Well, you got them both. Well done to Dan who was first with Olbas Oil, and Someonesmrs who was first with Savlon. Intriguingly, these are both people who know me from my pre-Iota UK life. I wonder if that gave them a head start. I didn’t have either of them down as the kind of people who would snoop in other people’s bathroom cabinets, so maybe it’s coincidence, although it does also cause me to reflect on the way we come to know people. Am I more obviously an Olbas-Savlon type if you meet me in person? Or is it just easier to guess these kind of details from the picture of someone built up and fleshed out over years rather than weeks?
So glory and smug feelings to you, Dan and Someonesmrs, but I loved some of the other answers. Oatcakes, oint ment, oxo cubes and ooo marmite – very creative. Lucozade (welcome, Strickley, and I’ve enjoyed your pictures of Cumbria this morning) does indeed always make me feel better – it’s another of those childhood comfort memories. We only drank it as a very special treat when ill and in need of building up our energy (although I later discovered that my mother used to keep a bottle of it hidden away for herself for secret swigs, which was definitely not fair play). Slimfast is a good guess, Beta Mum, and boy, could they use some of it here, but that’s another story. But cod liver oil with added malt? No. I can live without that. (Do you really like the taste? Have you seen anyone about that?) As for Sudocrem, another good guess, although sadly, I am pretty much through the Sudocrem stage. I am always tempted to spell it Pseudocrem anyway, so that would have been a P.
I did promise to tell you about the Savlon alternatives here. The leading brand is called Neosporin, but, along with the others on the shelves, it isn’t an antiseptic cream, it’s an antibiotic. Call me lax, but I really don’t think my children need antibiotic treatment every time they graze, bump, cut or otherwise mutilate themselves (by scrubbing a tattoo off their cheek with a facecloth so vigorously that they remove a patch of skin an inch and a half square which takes 3 weeks to heal, for example). I don’t want to contribute to the emergence of superbugs resistant to antibiotics, and my children’s immune systems seem to do the job perfectly well without. The real issue here, though, is the Neosporin commercial. You know I hate commercials, and this one really is one of the worst. It is almost impossible to avoid (or do they just have it programmed into my personal Cox Communications box?) and irritating to the point of… doh, I can’t think. Irritating to the point of self-mutilation with a facecloth.

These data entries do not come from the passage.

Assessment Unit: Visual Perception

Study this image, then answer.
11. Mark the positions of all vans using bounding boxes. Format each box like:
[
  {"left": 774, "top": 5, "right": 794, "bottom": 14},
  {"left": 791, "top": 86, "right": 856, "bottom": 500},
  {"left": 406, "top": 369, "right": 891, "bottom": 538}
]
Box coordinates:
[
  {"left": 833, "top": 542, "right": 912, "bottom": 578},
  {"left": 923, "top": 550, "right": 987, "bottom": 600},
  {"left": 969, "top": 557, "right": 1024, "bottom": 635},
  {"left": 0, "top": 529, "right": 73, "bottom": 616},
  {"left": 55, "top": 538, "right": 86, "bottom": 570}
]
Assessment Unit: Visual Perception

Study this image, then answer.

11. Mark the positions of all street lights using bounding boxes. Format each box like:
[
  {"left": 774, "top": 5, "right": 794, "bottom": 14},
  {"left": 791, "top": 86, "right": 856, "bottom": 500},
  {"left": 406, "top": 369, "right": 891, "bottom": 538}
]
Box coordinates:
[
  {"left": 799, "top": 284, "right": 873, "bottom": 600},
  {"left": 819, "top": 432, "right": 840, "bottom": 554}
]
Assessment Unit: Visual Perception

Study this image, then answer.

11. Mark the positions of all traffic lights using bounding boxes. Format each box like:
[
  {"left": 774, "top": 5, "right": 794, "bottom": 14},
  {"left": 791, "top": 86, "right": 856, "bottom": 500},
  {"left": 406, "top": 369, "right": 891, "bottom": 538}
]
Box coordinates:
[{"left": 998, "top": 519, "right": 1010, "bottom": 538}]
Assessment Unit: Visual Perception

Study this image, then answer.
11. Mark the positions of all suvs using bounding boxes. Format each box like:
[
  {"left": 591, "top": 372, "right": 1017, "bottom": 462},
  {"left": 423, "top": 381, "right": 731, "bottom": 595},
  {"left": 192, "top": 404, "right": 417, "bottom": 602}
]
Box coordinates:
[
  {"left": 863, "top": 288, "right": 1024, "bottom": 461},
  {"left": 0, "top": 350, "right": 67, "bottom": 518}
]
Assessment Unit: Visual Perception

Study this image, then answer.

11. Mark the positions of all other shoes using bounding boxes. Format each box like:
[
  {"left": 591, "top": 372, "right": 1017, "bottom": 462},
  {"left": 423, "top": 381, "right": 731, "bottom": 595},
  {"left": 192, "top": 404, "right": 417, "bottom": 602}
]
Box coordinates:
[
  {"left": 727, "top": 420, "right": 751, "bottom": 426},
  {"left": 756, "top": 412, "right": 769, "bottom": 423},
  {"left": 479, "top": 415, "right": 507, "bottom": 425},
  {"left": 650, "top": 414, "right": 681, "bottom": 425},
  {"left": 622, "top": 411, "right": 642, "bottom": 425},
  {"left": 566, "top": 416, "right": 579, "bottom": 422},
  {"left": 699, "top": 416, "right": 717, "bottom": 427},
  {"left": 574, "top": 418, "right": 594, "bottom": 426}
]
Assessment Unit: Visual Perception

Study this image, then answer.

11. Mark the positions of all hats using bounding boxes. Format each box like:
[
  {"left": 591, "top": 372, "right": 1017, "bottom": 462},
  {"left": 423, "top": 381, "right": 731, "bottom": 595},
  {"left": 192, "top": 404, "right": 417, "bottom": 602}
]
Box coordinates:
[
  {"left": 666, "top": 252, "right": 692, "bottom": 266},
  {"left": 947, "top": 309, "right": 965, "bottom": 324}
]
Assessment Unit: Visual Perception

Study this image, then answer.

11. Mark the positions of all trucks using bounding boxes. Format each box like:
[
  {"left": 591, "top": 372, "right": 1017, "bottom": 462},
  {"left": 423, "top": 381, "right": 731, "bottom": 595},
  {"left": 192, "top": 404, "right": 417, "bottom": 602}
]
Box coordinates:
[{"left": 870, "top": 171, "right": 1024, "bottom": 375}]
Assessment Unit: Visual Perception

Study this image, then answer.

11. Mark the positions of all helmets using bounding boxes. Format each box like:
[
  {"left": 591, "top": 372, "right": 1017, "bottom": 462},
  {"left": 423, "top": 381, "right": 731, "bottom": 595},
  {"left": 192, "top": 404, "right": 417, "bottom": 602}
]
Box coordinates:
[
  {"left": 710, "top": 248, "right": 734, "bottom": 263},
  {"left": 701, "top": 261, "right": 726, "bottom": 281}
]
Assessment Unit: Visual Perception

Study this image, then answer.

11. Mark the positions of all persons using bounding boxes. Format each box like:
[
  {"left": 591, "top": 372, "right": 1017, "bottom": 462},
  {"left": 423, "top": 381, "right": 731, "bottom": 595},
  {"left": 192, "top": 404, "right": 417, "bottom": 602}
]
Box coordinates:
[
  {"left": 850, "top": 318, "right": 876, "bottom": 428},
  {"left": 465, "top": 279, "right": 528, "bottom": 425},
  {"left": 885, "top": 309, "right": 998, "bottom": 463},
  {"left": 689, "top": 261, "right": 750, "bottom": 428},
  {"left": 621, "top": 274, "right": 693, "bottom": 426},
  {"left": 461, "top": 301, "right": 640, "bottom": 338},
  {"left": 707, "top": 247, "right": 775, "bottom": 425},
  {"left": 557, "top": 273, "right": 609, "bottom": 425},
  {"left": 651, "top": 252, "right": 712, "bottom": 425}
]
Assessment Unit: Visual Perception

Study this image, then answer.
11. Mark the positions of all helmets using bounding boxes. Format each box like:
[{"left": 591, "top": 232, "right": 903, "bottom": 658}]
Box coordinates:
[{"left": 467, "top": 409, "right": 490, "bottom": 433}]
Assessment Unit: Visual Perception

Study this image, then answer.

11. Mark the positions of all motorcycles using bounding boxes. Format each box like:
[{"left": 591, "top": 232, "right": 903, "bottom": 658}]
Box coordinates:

The commercial shows a mother telling the story of how her precious daughter once had a clean cut on her finger, a good, oo, 3 or 4mm long. She washed the cut. She didn’t do anything else. It went a tiny bit red round the edge. She went to the doctor. He suggested she try Neosporin. The cut healed up. She will always use Neosporin. She hates to see her child suffer. She thinks all parents feel this way. She is sure we will all want to use Neosporin.
Where do I start? I can’t even begin to unpeel the layers of why this annoys me – it would make for very dull reading. It’s to do with manipulation of parents by playing on their worst feelings of inadequacy; it’s to do with commercialization of health issues; it’s to do with the way some mothers tell you how hopeless they are as a mother when what they really want you to draw from the story is how good they are as mother; it’s to do with the American obsession with medicine and drugs; it’s to do with having to get to grips with yet another brand name I don’t know.
I told you I shouldn’t start. How I would like to finish, though, is by refashioning the commercial for a UK audience. It would go like this: the mother is telling the story of her daughter’s cut finger. She phones up her GP. The receptionist says “is it an emergency? otherwise the next available appointment is a week on Thursday.” She blags her way through that one (although I’d like to see her do it), and when she sees the GP, he says to her “I can tell you’re a first time mother” (this is a direct quote from a real life GP - perhaps he’d like to appear in the commercial.) She hates to see her child suffer. She thinks all parents feel this way. She goes to her local friendly pharmacist who says “och Hen, the bairn’ll come to nae harm frae tha’ wee bitty scratch” but since she is set on purchasing a product of some description, she leaves the chemist’s with a little sky-blue tube with a white lid and white writing – that marvelous stuff Savlon (and a small bottle of Olbas Oil which was by the till and on special offer).